> [Spatial reasoning item data]

□ □ □ □ □

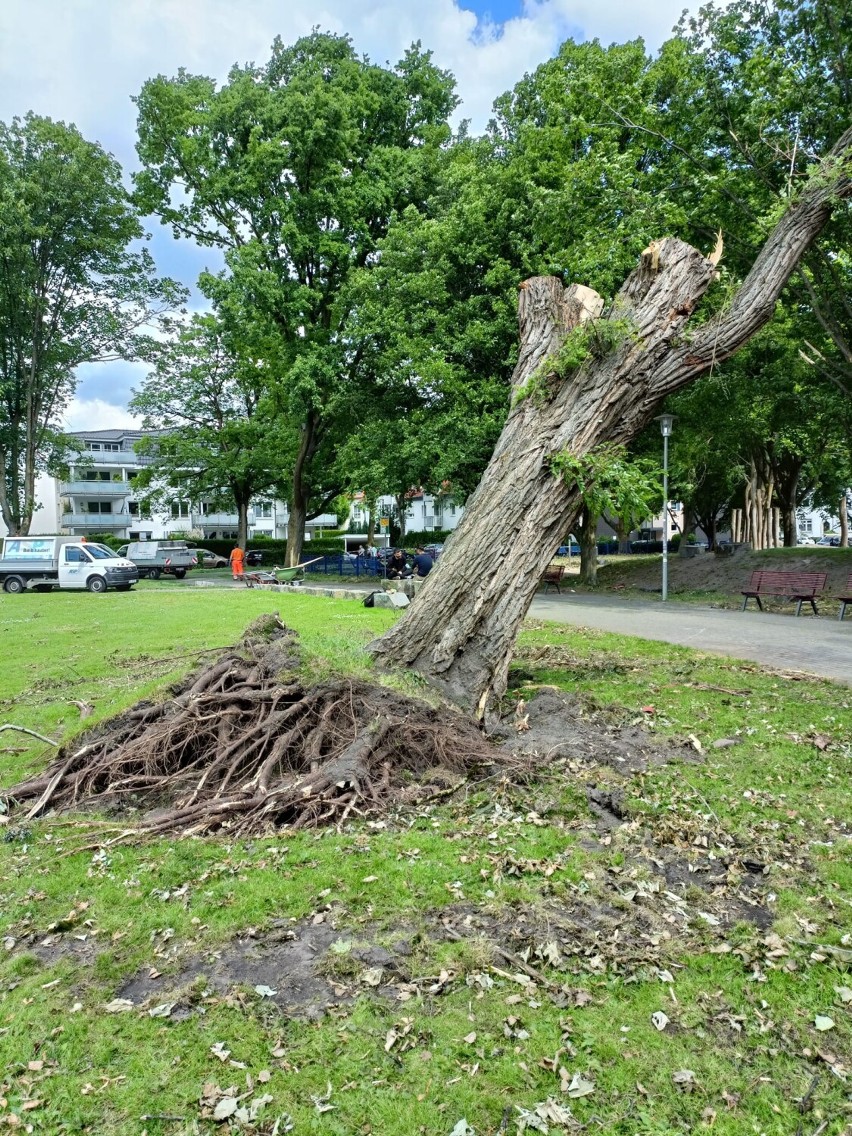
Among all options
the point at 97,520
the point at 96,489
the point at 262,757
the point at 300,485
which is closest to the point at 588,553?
the point at 300,485

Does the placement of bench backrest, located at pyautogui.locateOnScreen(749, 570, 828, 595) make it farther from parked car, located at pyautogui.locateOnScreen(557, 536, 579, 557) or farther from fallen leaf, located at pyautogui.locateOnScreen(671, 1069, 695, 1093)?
parked car, located at pyautogui.locateOnScreen(557, 536, 579, 557)

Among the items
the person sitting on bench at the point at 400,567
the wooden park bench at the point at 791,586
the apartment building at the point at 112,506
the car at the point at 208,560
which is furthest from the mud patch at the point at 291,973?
the apartment building at the point at 112,506

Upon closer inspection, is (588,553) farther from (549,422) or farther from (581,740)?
(581,740)

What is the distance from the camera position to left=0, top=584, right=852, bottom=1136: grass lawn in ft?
7.86

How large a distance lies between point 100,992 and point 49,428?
39.9 meters

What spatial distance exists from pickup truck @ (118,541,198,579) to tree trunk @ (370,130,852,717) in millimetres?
33461

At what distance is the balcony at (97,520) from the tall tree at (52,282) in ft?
104

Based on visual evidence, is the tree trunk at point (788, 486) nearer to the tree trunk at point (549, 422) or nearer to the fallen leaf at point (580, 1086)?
the tree trunk at point (549, 422)

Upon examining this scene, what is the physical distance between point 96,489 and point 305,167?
50797 mm

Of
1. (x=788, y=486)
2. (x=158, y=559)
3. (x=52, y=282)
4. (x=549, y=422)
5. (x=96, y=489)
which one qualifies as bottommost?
(x=158, y=559)

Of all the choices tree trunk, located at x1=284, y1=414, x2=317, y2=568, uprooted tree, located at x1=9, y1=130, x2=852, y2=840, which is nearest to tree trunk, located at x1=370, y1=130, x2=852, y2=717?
uprooted tree, located at x1=9, y1=130, x2=852, y2=840

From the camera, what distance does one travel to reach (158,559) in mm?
38125

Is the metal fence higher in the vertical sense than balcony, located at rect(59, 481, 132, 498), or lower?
lower

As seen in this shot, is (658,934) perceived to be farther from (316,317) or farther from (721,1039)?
(316,317)
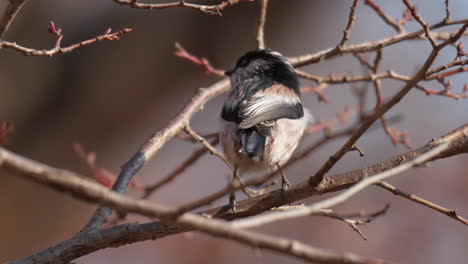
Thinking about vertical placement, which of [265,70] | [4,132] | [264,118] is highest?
[265,70]

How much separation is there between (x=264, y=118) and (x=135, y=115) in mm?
3060

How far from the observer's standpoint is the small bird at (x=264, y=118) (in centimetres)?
323

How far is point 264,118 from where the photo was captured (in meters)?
3.28

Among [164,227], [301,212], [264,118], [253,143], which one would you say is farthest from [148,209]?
[264,118]

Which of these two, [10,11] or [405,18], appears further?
[405,18]

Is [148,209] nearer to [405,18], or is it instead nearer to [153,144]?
[153,144]

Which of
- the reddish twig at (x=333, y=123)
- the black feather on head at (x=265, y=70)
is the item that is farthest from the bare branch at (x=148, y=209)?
the reddish twig at (x=333, y=123)

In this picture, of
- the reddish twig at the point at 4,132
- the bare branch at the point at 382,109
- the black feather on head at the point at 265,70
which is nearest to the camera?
the bare branch at the point at 382,109

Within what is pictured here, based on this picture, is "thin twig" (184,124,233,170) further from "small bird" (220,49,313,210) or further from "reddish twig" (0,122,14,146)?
"reddish twig" (0,122,14,146)

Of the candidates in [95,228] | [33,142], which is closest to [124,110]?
[33,142]

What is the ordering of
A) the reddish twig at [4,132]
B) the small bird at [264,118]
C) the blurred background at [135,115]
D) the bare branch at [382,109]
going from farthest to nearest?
the blurred background at [135,115]
the small bird at [264,118]
the reddish twig at [4,132]
the bare branch at [382,109]

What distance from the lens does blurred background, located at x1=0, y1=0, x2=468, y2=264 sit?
18.6ft

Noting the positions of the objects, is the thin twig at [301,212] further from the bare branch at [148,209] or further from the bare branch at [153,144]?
the bare branch at [153,144]

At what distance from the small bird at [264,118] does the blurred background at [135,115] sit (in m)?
1.58
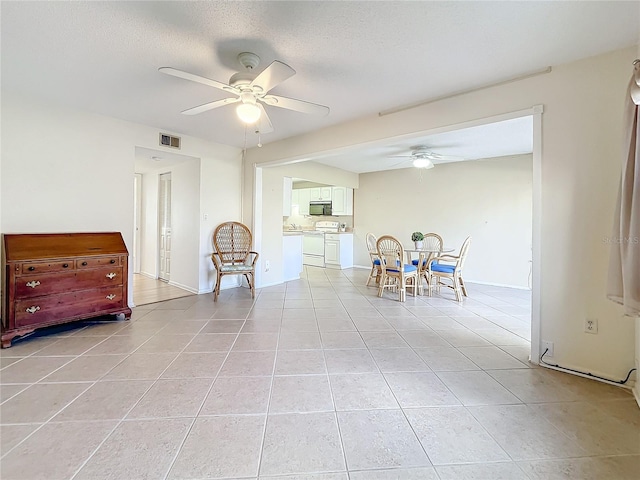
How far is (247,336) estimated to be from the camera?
9.38ft

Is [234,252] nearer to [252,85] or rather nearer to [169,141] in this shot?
[169,141]

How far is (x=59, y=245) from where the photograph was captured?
2.95 meters

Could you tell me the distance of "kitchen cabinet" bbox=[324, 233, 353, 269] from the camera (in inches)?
283

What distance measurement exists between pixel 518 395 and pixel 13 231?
4.63m

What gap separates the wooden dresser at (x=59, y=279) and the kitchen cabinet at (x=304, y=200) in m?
5.15

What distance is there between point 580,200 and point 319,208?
5948mm

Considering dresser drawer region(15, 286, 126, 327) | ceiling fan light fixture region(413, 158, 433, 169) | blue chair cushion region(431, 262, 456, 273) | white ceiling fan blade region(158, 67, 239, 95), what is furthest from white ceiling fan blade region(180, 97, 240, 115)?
blue chair cushion region(431, 262, 456, 273)

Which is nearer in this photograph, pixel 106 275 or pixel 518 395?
pixel 518 395

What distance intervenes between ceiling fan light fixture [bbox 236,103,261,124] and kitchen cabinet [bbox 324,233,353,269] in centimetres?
501

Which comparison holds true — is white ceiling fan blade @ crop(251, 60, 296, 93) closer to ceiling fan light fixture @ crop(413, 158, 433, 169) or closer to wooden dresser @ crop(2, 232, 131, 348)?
wooden dresser @ crop(2, 232, 131, 348)

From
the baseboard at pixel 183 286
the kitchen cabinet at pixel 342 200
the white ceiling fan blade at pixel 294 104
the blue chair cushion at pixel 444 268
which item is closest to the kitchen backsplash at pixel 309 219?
the kitchen cabinet at pixel 342 200

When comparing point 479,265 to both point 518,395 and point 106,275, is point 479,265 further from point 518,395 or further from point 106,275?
point 106,275

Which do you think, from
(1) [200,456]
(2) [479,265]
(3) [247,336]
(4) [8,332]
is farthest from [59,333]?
(2) [479,265]

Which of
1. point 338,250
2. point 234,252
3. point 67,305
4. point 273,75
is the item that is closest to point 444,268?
point 338,250
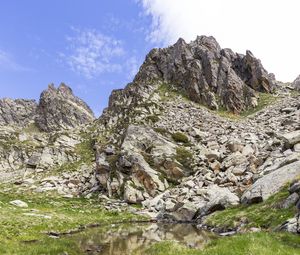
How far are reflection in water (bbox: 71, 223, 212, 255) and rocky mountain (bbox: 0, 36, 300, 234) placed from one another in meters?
6.93

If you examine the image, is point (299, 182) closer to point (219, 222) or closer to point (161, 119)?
point (219, 222)

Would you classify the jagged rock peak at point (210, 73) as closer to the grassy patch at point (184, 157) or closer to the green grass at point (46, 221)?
the grassy patch at point (184, 157)

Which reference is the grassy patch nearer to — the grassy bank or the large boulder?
the grassy bank

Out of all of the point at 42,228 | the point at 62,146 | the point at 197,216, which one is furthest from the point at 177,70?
the point at 42,228

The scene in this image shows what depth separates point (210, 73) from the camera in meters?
117

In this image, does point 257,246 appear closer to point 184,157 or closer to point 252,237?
point 252,237

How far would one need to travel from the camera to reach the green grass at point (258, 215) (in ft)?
92.4

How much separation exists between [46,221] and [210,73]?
8596 cm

□ □ □ □ □

Reproduce the items from the line with "Which of these" to the line with "2.95 meters", leaving the pictures out.

> [WRITTEN RESPONSE]
Which of these two, [10,11] or [405,18], appears further?
[405,18]

Is [148,209] nearer to [405,18], or is it instead nearer to [153,144]?
[153,144]

Which of
- the reddish twig at (x=333, y=123)
- the black feather on head at (x=265, y=70)
is the item that is farthest from the bare branch at (x=148, y=209)?
the reddish twig at (x=333, y=123)

In this picture, of
- the reddish twig at the point at 4,132
- the bare branch at the point at 382,109
- the black feather on head at the point at 265,70
which is nearest to the camera?
the bare branch at the point at 382,109

Within what is pictured here, based on this picture, is "thin twig" (184,124,233,170) further from "small bird" (220,49,313,210) or further from "reddish twig" (0,122,14,146)?
"reddish twig" (0,122,14,146)

Of the candidates in [95,228] | [33,142], which is closest to [124,110]?
[33,142]

What is the ordering of
A) the reddish twig at [4,132]
B) the small bird at [264,118]
C) the blurred background at [135,115]
D) the bare branch at [382,109]
going from farthest to nearest?
the blurred background at [135,115]
the small bird at [264,118]
the reddish twig at [4,132]
the bare branch at [382,109]

What distance from the lens does blurred background, located at x1=0, y1=0, x2=468, y2=264 sit?
18.6ft

Noting the positions of the objects, is the thin twig at [301,212] further from the bare branch at [148,209] or further from the bare branch at [153,144]?
the bare branch at [153,144]

At what distance from the small bird at [264,118] does the blurred background at [135,115] sit (in m)?
1.58
How far is (247,336) estimated to be from the camera?
9.38ft

Is [234,252] nearer to [252,85] or rather nearer to [169,141] in this shot?
[169,141]

How far is (x=59, y=245) from where the photograph was captured?
2.95 meters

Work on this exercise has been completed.